Fox & Hare, 6″ x 6″ x 3/8″, $75
One villages tale of why night follows day. The fox is the moon and the hare is the sun and they are in this continuous chase through the sky, and that is why night follows day. This is a revision of an earlier design which had the hare sort of upside down. The collagraph plate was about seven years old and wearing out, so it was a good time to make a new printing plate with a slightly different layout. The xray style is indiginous to the coastal areas of Alaska.
The red is new, it is a majolica base with red stain and without the opacifier. Also new is the temuko gold for the background. The clay is from the mudflats next to Anchorage, Alaska.
Tile on the left and copper plate etching/engraving on the right. Click on the copper plate image to see a better quality scan.
The copper plate is an engraving that is used to print onto the clay. I have a large etching press that I use to print on the clay like if it were paper. I don’t have a problem with the clay curling during firing since I make my own clay body and have added stuff to the clay body to counter the tendence of flat tiles to warp and crack.
The image on the right of the tile is a white whale, the center is a half man half seal, and on the left is a swan turning into a salmon. The three are samples of Alaska native art that were once drawn on the bottom of wood food bowls or on skins.
6″ x 6″ x 3/8″ Halibut Man, $75
X-ray style shaman in his animal spirit form, the halibut.
Collagraph print onto Cook Inlet glacial clay and oxidation fired to cone 6. I use mat boards with cut out designs to impress images into clay, a raised inked line is waxed and acts as a separator to the different glazes.
Sedna is the Inuit Goddess of the Sea
8″ x 8″ x 3/8″, Cook Inlet Glacier clay, multiglazed, cone 6 oxidation.
A small sub planet was named after Sedna recently.

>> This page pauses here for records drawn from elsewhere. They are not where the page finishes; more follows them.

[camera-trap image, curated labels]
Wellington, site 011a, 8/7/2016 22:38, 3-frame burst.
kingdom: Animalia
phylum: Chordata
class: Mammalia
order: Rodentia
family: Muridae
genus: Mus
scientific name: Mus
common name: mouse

A google search will turn up lots of stories related to Sedna. She is the mother of the whales, seals, and fish. If you see sea weed out at sea, they say it is Sedna’s hair. A young lady bought one of the Sedna tiles and told me how she drown as a little girl and some paddling guy saw this interesting looking sea weed and when he grabbed it, he pulled her up and was surprised, but he did revive her. Cool.
6″ x 6″ x 3/8″ multiglazed, Cook Inlet glacial clay, cone six oxidation. Caribbean sea green background. This is one village’s tale of why night follows day. The fox is the moon and the hare is the sun and they are in this continuous chase through the sky, so that is why night follows day. Done in the x-ray style common on the coast of western and northern Alaska.